§ **DATA FOR THIS EXERCISE**
>>>

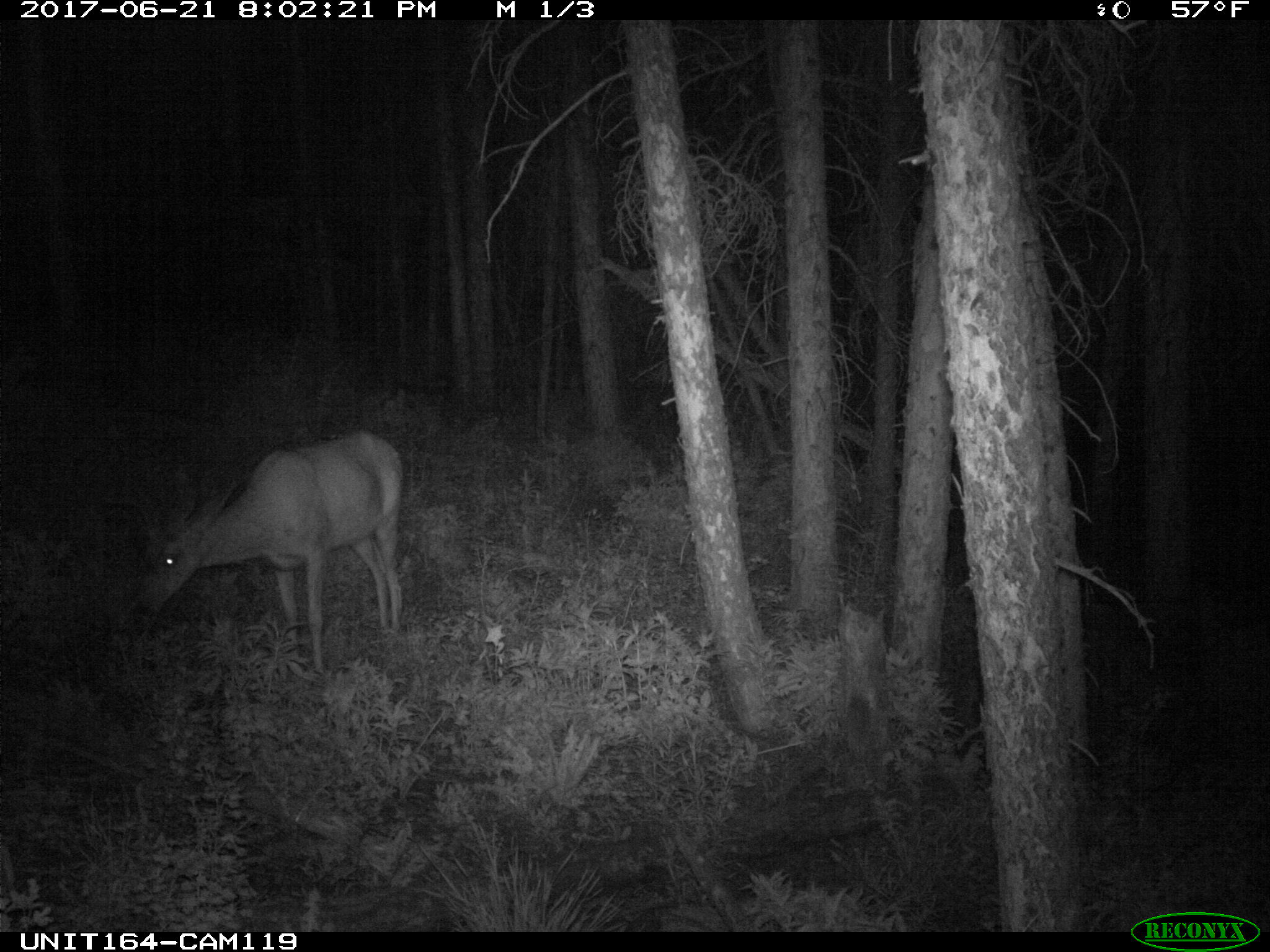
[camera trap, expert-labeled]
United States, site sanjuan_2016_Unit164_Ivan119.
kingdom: Animalia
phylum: Chordata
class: Mammalia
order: Artiodactyla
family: Cervidae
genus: Odocoileus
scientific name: Odocoileus hemionus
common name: mule deer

<<<

§ **PROBLEM**
Begin with the line that contains "class: Mammalia" and end with the last line of the material above. Set down that range exactly.

§ **ANSWER TO THIS TASK**
class: Mammalia
order: Artiodactyla
family: Cervidae
genus: Odocoileus
scientific name: Odocoileus hemionus
common name: mule deer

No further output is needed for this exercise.